I haven’t written in some time. Partly because I’m lazy, and partly because I feel like time breeds high expectations. That’s why Flaubert was actually doing himself and injustice by agonising over every line—time was a-ticking and a-wasting. What could I possibly write about to meet these high—nay—impossible expectations? Well, I don’t actually know, and I finally decided that a dull post about commuting would be better than radio silence. And ommuting seemed like a good place to start because a) I commute and b) I need an outlet and c) I don’t want you to take advice from people on the Student Room, or you know, that guy on your course who hates his hometown if you’re considering your options
So what is commuting? That is, Other than blasphemous to the average student. Well, it’s travelling a considerable distance to and from a particular place on a regular basis. My commute consists of a five-minute car journey (or thirty-minute walk), a forty-minute train, and a bus which should take twenty minutes but typically takes thirty-five. Yes, it’s quite a long journey to be doing twice a day. But, believe it or not, it’s not actually that bad. I’m guessing you want to know why. But I’ll start with the facts: I’m a second-year English Literature student at the University of East Anglia, I commute via car, foot, train, bus, pedalo, and unicycle (scratch those last two) from an enviably innovative and exciting Suffolk town (it’s not) into Norwich three days a week, twenty-six weeks a year. And now, I’ll give you the good, bad, and the ugly.
Starting with the ugly: my face after I’ve been crying for an hour or so. Just a disclaimer: commuting won’t make a normal person cry (probably). But I, being of an anxious disposition, didn’t much like the initial upheaval. I hated everything about commuting to begin with: the cost, the time, the “isolation,” the potential detrimental effect it could perhaps-maybe-possibly have on my study. But again, the change would never have been seamless (me being me). So commuting wouldn’t have been all that ugly if I’d just pulled myself together.
Though, you should know, there is the bad. And I’m being entirely pragmatic here. Cost, time, inconvenience, missing out on that elusive and oh-so-necessary “student experience”, and the dreaded rail replacement bus. You’ll have to deal with all of this at some point or another. You need to decide, from the word go, what it is you want out of university. I’m hoping you want a degree—that’s the minimum. But what else do you want? Do you want to be president of three societies? Do you want to party every weekend and sleep until the evening? These things matter because, chances are, commuting is going to take up a lot of your time and energy. And, unless you’re really skilled at juggling multiple extra-curriculars (I’m not) and your train service is really really good (they never are), you will struggle. That’s not to say that you can’t get involved, a few choice societies and the occasional party, you’ll just need to be a bit more committed. And that goes for your degree too. There’s no rolling out of bed at eleven with VK in your hair. You need to get up and go. Being a commuter is no excuse for poor attendance and punctuality. You can expect long days, early mornings, and a crowded five o’clock bus. You’ll need the ugliest bag ever; because we all know that only the ugliest bags can carry your shit: a laptop, four novels, a flask, folders, a pad of paper, a water bottle, lunch (the list goes on).

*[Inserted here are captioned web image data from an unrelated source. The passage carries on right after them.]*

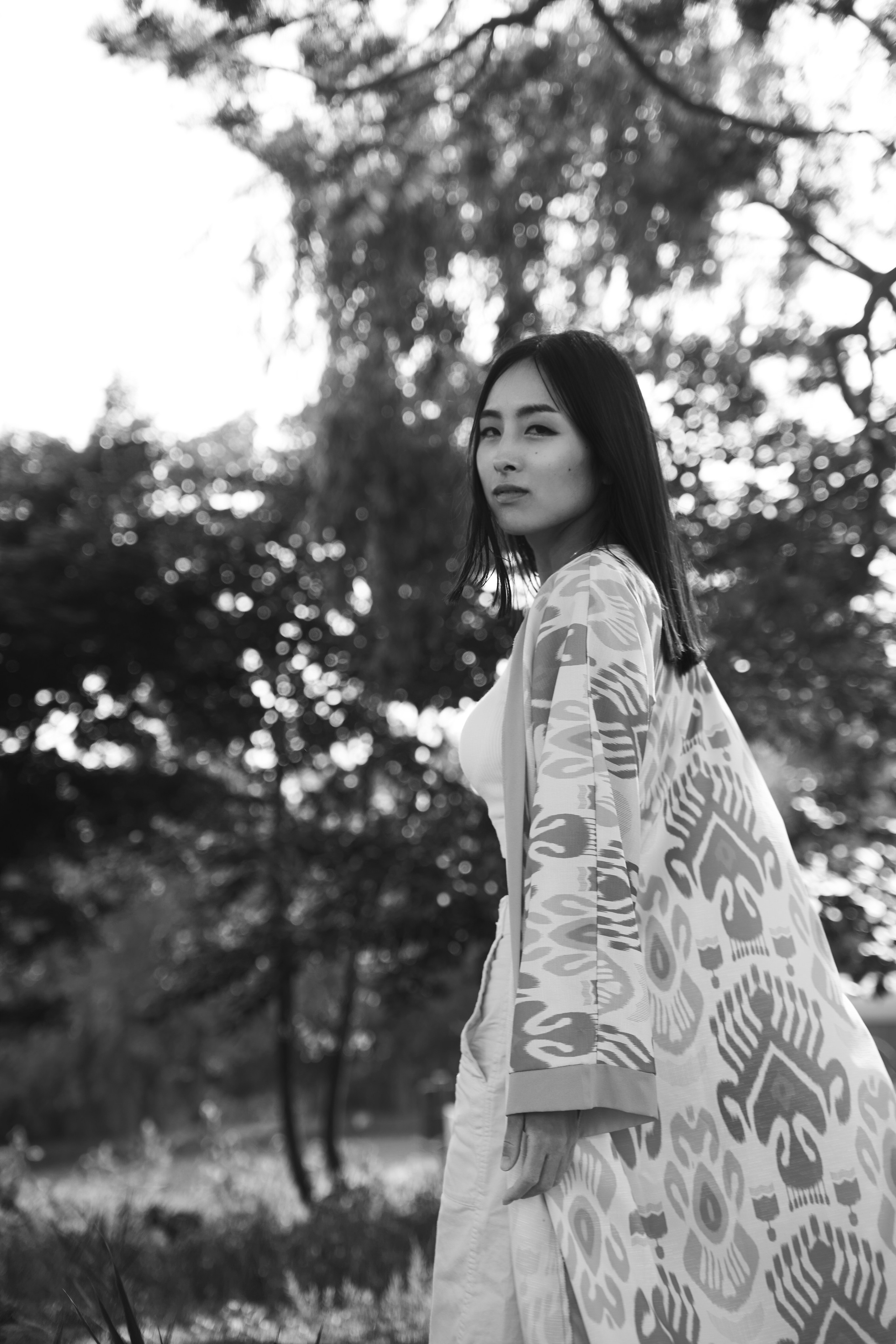 Бо Хян. Фотограф и арт-директор Лиза Юнг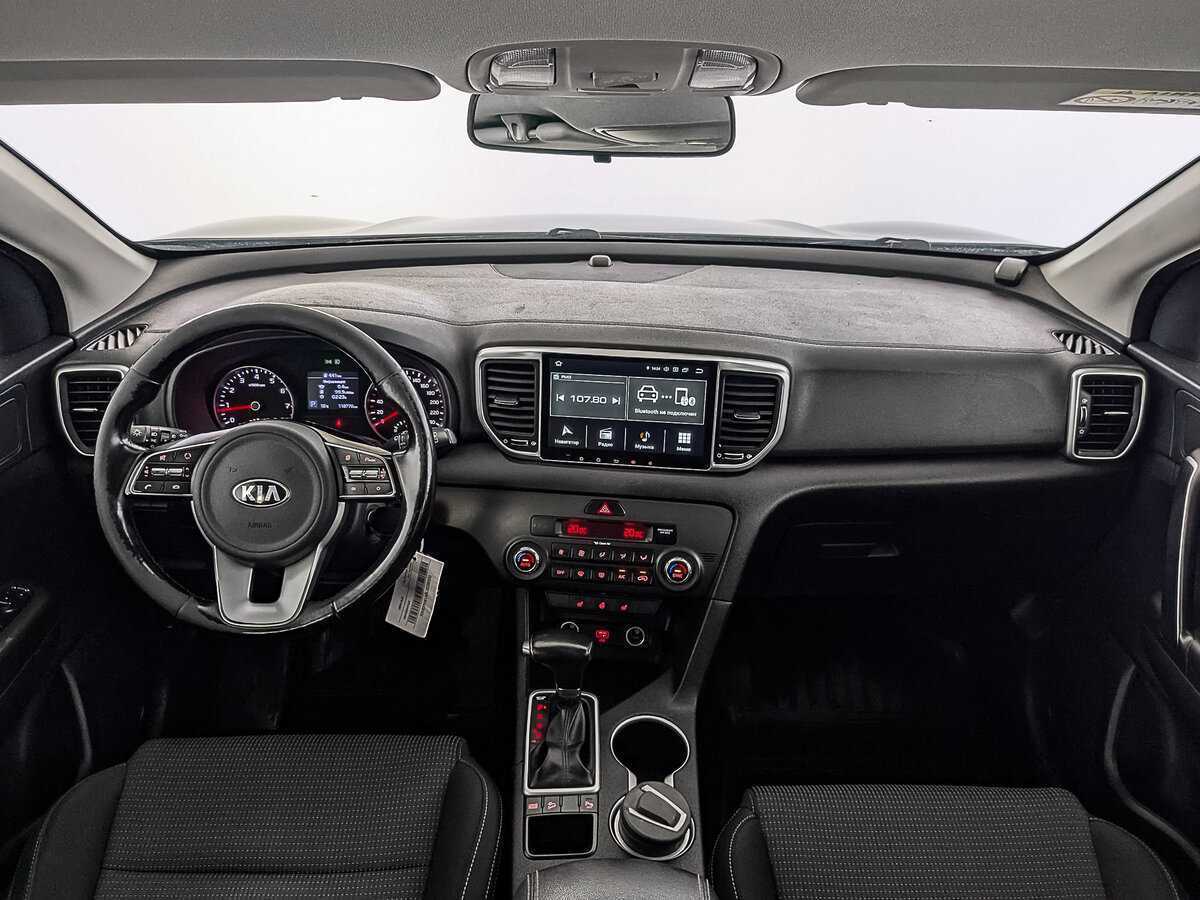 Kia Sportage, 2019 Фото №12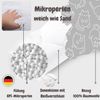 SEI Design Stillkissen Stillkissen XXL Mikroperlen Seitenschläferkissen Babynestchen 190x30, Schwangerschaftskissen mit Bezug, Schwangerschaftskissen mit Bezug, Babynest XXL ist als Bettschlange & Bettumrandung verwendbar Bild 3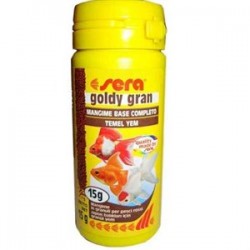 Sera Goldy Gran Balık Yemi 50 Ml Sera Goldy Gran Balık Yemi 50 Ml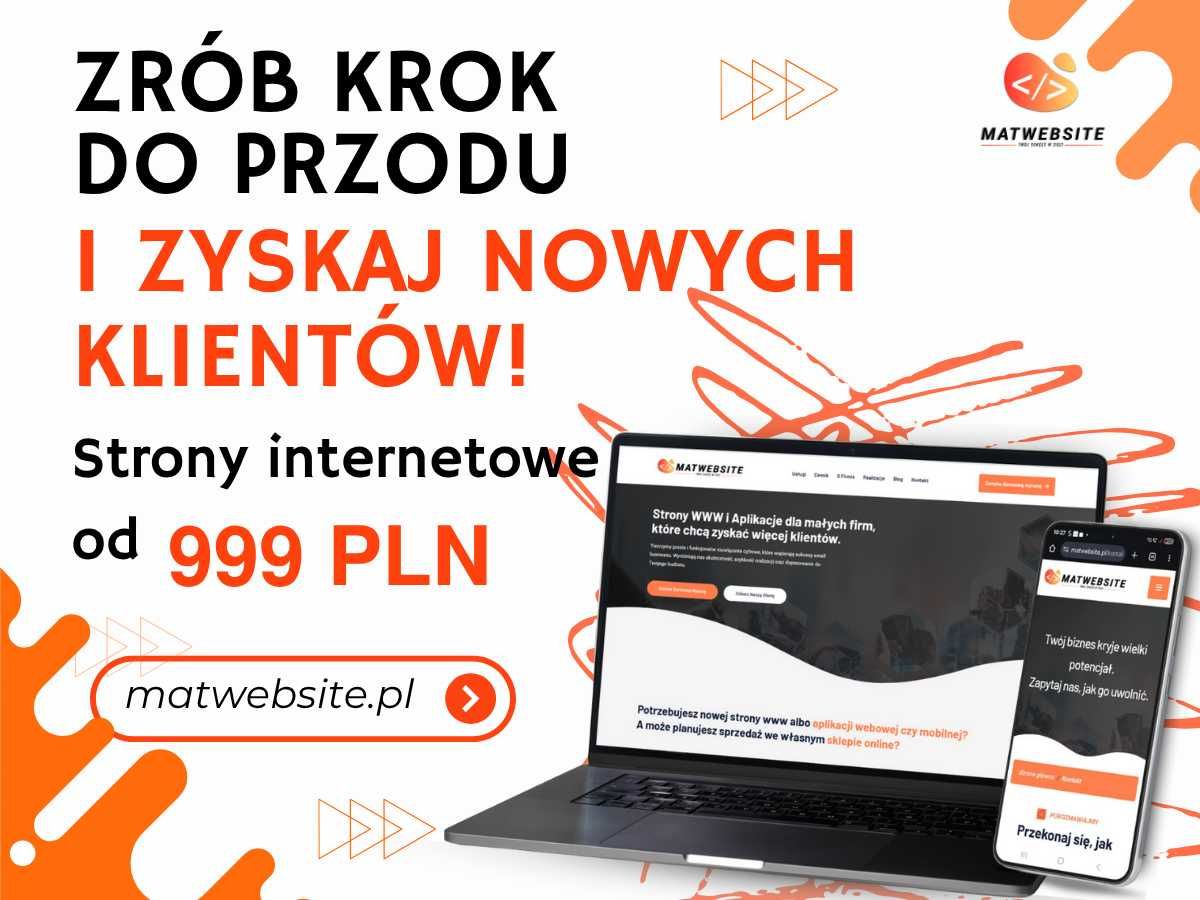 Tworzenie Stron, sklepów WordPress | SEO + Gwarancja | Zyskaj klientów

But I’m not actually as salty as I sound. How bad “bad” actually is depends entirely on your outlook. There is hope. It goes without saying that financially, I am far better off. Yes, despite that 2.5% nationwide raise of train fare and that little-itty sum of rent on the side. Because believe it or not, train fare and mum-rent are still cheaper than real-world rent, bills, and food costs. I’m earning and saving. But Anna, you cry, couldn’t you earn and save in Norwich? Only if I got a job there, which yes works in theory, but I actually have a cat I want to see more than once a semester thank you.
I’m also much happier. I have a wonderful life-degree balance which I found weighted towards the latter in the second semester of first year (and it drove me half mad—ask my flatmate). My social life is different, but not bad. I don’t “club,” but I can’t say I ever really did. I visit houses, have a lot of lunches, dinners and sleepovers. Which suits me just fine. I spend an inordinate amount of time in the library, and as might be expected, on the train. I am therefore usually ahead (because what can you do on a train when your data keeps dropping out anyway?). And my grades aren’t too shabby, thank you very much.
My conclusion? Halls were a great experience, and I’m glad I spent my first year being somewhere near something like a proper student. But commuting is viable, especially for second and third years. Long story short: consider the above and do what you think is best. Check the frequency and cost of your transport, trial it during peak time, and love your degree enough to keep on keeping on. And if you come around to my way of thinking? Get a backpack you can trust, a power bank, and headphones. You’ll be on your way. Quite literally.